After building anticipation with teaser trailers showcasing the Pixel 8 series, Google has finally unveiled the full details of its latest flagship smartphones. The Pixel 8 and Pixel 8 Pro were introduced during the Made by Google event, and they bear a striking resemblance to their predecessors, with a few notable distinctions. The regular Pixel 8 is slightly more compact, enhancing one-handed usability. In contrast, the Pro model boasts a new matte finish, upgraded cameras, and a fascinating temperature sensor.
Both the Pixel 8 and Pixel 8 Pro feature Google’s Tensor G3 processor, enhancements to the Assistant, and most notably, a commitment to providing seven years of Android and security updates. This extended support means that you may be able to keep your Pixel flagship for a considerably longer duration. Now, the question remains whether the Pixel 8 and Pixel 8 Pro offer enough to entice users to keep them in their possession for years to come.
It’s important to mention upfront that, despite its reduced size, the standard Pixel 8 starts at $699, which is $100 more than its predecessor. This pricing may seem counterintuitive, but the smaller display now boasts a refresh rate of up to 120Hz, an improvement from the 90Hz of the previous model. Meanwhile, the Pixel 8 Pro is priced at $999, marking another $100 increase over the Pixel 7 Pro. Google and most carriers are offering a range of pre-order incentives to make the deal more enticing.
A potentially useful temperature sensor
Among all the upcoming changes to Google’s flagship devices, the introduction of a new temperature sensor on the Pixel 8 Pro piques my curiosity the most. I understand it might appear gimmicky, and in my daily life, I rarely find the need for a thermometer. However, in the realm of smartphones, which often feels stagnant and uninspired, this is a unique addition, indicating that Google is willing to explore new avenues.
The temperature sensor is positioned beneath the flash in the camera bar of the Pixel 8 Pro (it’s worth noting that the standard Pixel 8 does not have this feature). To take a temperature reading, you’ll need to open the new Temperature app and specify the type of object you want to measure. You can select from options like “food and organic,” “cast iron,” “plastic and rubber,” “fabric,” and more.
Currently, Google is awaiting FDA approval to enable the Pixel 8 Pro to measure body temperature. However, there’s nothing preventing you from choosing the generic “default” option and aiming the infrared sensor at your forehead. Keep in mind that this is not its intended use, and the reading may not be entirely accurate.
With the current app and algorithms, you can check the temperature of bathwater before placing your child in it or ensure your cast iron pan is sufficiently hot before searing your steak. There are various practical applications for the sensor, but most of us have managed without carrying a thermometer everywhere, so it remains to be seen whether this feature will become an integral part of our daily lives or follow the path of the Soli radar, introduced with the Pixel 4 and retired with the Pixel 5.

--------------------------------

DIRECTIONS
**A)** In the Pixel 8 text, copy word for word the part starting at "After building anticipation" and ending at "fascinating temperature sensor.".
**B)** According to the Pixel 8 text, where on the Pixel 8 Pro is the temperature sensor located?
**C)** Condense the Pixel 8 text's paragraph beginning "It's important to mention upfront" into a short list of its main facts.

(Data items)
--------------------------------

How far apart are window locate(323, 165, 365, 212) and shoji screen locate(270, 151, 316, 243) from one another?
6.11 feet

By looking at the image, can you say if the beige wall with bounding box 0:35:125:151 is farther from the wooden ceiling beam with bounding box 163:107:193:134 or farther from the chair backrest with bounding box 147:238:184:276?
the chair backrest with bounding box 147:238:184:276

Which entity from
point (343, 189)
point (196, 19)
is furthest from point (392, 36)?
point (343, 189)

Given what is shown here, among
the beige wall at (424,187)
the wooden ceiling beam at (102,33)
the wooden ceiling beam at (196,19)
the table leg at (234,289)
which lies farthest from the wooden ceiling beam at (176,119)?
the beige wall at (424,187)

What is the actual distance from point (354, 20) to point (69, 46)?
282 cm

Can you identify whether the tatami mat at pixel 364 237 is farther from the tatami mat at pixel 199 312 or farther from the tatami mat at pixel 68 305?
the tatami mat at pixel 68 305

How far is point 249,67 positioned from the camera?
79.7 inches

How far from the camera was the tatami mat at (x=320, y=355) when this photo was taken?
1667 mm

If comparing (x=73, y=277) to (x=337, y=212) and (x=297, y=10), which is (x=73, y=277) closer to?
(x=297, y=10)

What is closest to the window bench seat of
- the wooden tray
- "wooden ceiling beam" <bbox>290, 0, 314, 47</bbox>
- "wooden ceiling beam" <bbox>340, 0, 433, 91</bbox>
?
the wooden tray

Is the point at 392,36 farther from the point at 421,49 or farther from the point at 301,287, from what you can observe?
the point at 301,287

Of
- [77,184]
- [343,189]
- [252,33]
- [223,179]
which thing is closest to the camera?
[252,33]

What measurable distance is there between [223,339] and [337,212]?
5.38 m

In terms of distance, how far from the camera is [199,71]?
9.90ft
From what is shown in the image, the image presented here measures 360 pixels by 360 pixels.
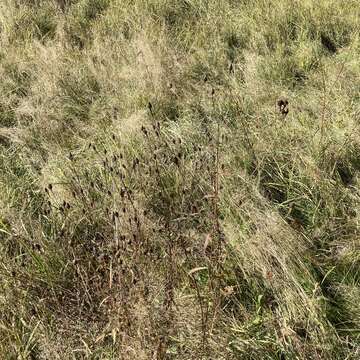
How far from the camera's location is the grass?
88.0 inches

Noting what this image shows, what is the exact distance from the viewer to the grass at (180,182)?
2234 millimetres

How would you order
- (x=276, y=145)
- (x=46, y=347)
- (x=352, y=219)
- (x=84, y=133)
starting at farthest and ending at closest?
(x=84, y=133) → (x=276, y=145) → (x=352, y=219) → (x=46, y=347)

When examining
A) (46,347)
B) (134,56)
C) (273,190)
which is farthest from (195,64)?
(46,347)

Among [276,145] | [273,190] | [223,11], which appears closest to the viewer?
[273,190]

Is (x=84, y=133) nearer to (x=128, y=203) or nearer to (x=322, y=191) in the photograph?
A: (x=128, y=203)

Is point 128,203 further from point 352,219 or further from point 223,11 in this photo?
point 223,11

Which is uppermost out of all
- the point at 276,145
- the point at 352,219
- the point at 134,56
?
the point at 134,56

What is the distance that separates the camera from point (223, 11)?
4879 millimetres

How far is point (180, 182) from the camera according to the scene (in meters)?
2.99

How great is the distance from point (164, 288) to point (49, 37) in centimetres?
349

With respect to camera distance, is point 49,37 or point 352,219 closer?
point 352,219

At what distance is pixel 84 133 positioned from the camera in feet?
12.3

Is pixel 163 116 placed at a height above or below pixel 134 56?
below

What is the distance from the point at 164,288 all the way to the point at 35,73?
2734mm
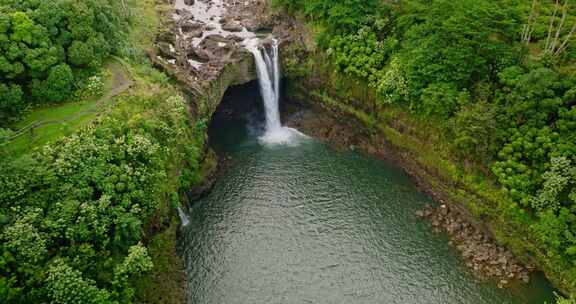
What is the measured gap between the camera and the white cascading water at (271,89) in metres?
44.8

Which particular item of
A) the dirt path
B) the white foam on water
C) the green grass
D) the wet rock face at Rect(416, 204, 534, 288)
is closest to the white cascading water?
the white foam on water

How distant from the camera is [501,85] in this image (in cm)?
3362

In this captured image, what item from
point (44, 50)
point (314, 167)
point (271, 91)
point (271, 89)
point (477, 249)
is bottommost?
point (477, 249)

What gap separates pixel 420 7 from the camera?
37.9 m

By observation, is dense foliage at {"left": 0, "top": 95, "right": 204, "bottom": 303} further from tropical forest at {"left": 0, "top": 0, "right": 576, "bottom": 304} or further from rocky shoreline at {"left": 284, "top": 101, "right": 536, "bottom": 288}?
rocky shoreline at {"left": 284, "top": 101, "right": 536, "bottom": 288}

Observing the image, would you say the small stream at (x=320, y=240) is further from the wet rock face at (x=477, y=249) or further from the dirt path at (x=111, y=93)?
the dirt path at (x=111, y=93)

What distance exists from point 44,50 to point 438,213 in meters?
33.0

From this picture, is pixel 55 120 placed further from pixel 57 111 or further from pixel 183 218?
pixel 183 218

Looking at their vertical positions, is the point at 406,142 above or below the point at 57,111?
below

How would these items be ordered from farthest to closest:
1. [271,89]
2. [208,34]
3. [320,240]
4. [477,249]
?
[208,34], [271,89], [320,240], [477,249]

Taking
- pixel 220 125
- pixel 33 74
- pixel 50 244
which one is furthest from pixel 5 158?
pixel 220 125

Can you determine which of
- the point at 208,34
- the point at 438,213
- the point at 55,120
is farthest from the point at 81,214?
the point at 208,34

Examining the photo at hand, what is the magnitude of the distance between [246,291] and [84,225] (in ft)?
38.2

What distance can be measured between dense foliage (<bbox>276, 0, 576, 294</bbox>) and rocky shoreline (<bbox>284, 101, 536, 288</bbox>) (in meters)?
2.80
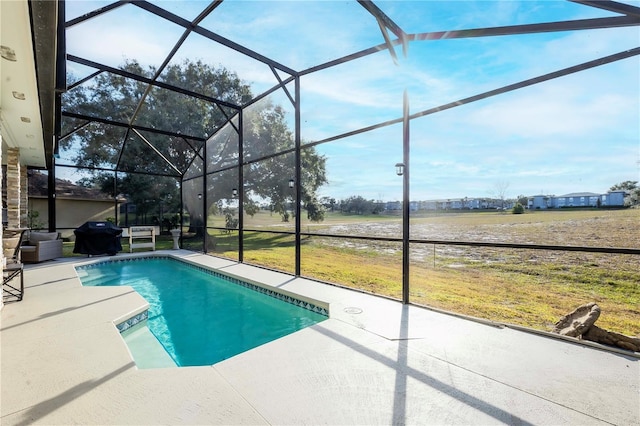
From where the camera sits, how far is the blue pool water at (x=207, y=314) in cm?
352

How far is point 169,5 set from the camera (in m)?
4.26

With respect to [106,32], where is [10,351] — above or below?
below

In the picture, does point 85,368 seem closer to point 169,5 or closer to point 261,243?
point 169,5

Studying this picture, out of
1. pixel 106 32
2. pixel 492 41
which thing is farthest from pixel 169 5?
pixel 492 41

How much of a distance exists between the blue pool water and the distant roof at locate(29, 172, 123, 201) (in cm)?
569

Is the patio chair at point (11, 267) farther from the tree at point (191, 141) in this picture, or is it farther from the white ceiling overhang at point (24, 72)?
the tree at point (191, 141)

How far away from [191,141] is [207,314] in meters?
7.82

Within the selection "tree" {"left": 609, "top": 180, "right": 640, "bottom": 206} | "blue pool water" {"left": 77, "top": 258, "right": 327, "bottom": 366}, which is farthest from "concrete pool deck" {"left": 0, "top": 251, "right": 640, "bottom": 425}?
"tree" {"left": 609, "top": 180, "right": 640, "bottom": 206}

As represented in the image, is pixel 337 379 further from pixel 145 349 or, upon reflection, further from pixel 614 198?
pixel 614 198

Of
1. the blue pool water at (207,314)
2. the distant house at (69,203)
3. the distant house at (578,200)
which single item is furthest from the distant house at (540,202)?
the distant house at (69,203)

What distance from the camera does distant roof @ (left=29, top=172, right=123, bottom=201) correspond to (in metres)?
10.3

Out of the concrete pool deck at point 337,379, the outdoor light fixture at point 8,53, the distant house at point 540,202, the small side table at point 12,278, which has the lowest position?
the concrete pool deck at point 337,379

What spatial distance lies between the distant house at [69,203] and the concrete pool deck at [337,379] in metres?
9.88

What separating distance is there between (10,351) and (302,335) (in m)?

--------------------------------

RESPONSES FOR EACH TASK
**A)**
After building anticipation with teaser trailers showcasing the Pixel 8 series, Google has finally unveiled the full details of its latest flagship smartphones. The Pixel 8 and Pixel 8 Pro were introduced during the Made by Google event, and they bear a striking resemblance to their predecessors, with a few notable distinctions. The regular Pixel 8 is slightly more compact, enhancing one-handed usability. In contrast, the Pro model boasts a new matte finish, upgraded cameras, and a fascinating temperature sensor.

**B)** It is beneath the flash in the camera bar.

**C)**
- The standard Pixel 8 starts at $699, $100 more than its predecessor, despite its smaller size.
- Its smaller display now has a refresh rate of up to 120Hz, up from 90Hz on the previous model.
- The Pixel 8 Pro costs $999, also $100 more than the Pixel 7 Pro.
- Google and most carriers are offering pre-order incentives.